## AIM:
Transcribe the records word for word, starting at the line containing "Is [136,132] above" and ending at the last line of the records, including both ends.
§ §
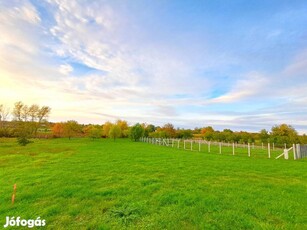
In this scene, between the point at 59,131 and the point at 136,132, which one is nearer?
the point at 136,132

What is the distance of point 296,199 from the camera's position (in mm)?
5945

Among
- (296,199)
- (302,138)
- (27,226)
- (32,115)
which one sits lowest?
(27,226)

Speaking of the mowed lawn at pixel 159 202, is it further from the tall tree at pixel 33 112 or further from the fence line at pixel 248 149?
the tall tree at pixel 33 112

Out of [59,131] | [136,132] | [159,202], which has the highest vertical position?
[136,132]

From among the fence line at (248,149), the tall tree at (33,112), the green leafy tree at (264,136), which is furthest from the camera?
the tall tree at (33,112)

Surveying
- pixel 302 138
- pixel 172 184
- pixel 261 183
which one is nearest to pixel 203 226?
pixel 172 184

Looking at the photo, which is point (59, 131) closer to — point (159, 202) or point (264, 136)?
point (264, 136)

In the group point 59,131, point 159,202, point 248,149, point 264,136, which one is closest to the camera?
point 159,202

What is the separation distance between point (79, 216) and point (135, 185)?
290cm

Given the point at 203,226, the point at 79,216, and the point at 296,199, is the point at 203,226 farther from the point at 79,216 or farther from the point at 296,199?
the point at 296,199

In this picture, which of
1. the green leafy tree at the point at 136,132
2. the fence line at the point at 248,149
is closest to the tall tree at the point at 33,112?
the green leafy tree at the point at 136,132

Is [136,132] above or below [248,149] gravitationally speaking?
above

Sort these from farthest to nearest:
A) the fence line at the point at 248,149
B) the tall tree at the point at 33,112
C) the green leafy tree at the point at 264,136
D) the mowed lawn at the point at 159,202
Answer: the tall tree at the point at 33,112, the green leafy tree at the point at 264,136, the fence line at the point at 248,149, the mowed lawn at the point at 159,202

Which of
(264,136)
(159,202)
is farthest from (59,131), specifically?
(159,202)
§ §
## ANSWER TO THIS EXERCISE:
Is [136,132] above or below [248,149] gravitationally speaking?
above

Sort these from farthest to nearest:
A) the fence line at the point at 248,149
B) the tall tree at the point at 33,112
C) the green leafy tree at the point at 264,136
D) the mowed lawn at the point at 159,202
Answer: the tall tree at the point at 33,112, the green leafy tree at the point at 264,136, the fence line at the point at 248,149, the mowed lawn at the point at 159,202

Which of
(264,136)
(159,202)
is farthest from (59,131), specifically?
(159,202)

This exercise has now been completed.